I absolutely agree with my hon. Friend. When it is still the cheapest of renewable energy technologies, it is shameful that onshore wind is excluded from competing for Government-supported contracts. I hope the Secretary of State is paying full attention to that point.

The United Nations climate action conference will be in Glasgow next year, and I understand that the Prime Minister wants to take a day trip to it for flag-waving purposes. May I advise him to take the train, not the plane, and to take the time to listen, rather than just bluster? He might even come away from it with some ideas to start implementing a plan to help with the problem that the world faces.

Perhaps the Whitehall mandarins could take a leaf out of Scotland’s books and work towards zero-carbon aviation. Scotland is decarbonising Highlands and Islands Airports and working with Norway on electric trains. We all know that transport is the second-biggest dumper of greenhouse gases, because we have all read the IPCC report. The same source tells us that, in fact, road transport is even more of a problem than air transport. Nearly three quarters of transport emissions are road-based, while around a 10th are accounted for by aviation. It is everyday transport that we have to address. Where is the UK Government initiative to copy the Scottish Government in supporting the roll-out of electric charging stations? Where is the parallel commitment to phase out the sale of new petrol and diesel cars in the next dozen years?

The biggest greenhouse gas pest is electricity and heat production. Where are the incentives for renewable energy production? Not only are there no new incentives, but the old ones were taken away, and the costs of connecting Scotland’s vibrant and growing renewable energy producers to the grid are far too high. When will we see Government action to address those issues?

As the shadow Secretary of State asked, given that there is a climate emergency, to which the UK Government have finally admitted, where is the ban on fracking? This unconventional source of gas is banned in Scotland because there is no good case to be made for it. In some parts of England it is damaging people’s houses, impinging on their lives and possibly damaging their health. Get rid of it—it is a nuisance at best.

The Environment Bill, over which we will cast a jaundiced eye next week, seeks to embed in law the 25-year environment plan that was created under a previous Government. It was unambitious at the time, became rapidly outdated and is now a bit of a joke. Ministers should not withdraw it—we have wasted enough time already—but they should be prepared to make major changes to it during its progress through Parliament, and to accept amendments from others to make it something worth passing. I have a suggestion to offer that the Government and the Secretary of State can do relatively free of charge: why do they not invite the climate protesters into the room, ask them what they would put in the Bill, see whether they can get a bit of support in the House, and then pass something that is actually worth passing?
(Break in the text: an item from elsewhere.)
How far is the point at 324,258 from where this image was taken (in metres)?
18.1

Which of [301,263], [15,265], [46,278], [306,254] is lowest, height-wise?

In closing, we all know that really doing something will not be easy. We know that it will entail changes in lifestyles that we have not yet properly considered. We can call it pain if we really must be dramatic about it, but if we do, we should at least compare it to the pain that comes from doing nothing. If not enough is done, some of the people who park their comfortable bahookies on these Benches might find themselves representing constituencies that start to disappear. Frankly, I do not expect the Government to make any real moves in the near future—if Brexit has taught us anything, it is that denial and delusion sit comfortably on the Government Benches—but I do hope that somewhere over on that side of the Chamber exists someone who will raise a questioning voice and ask whether it might be a good idea to do something. Who knows—there might even be a Thatcher fan who thinks that some action should be taken in her name. In the name of the wee man, though: it is a climate emergency, not a coffee morning. It is time to start acting like it is important. Talking is always good, but action is even better.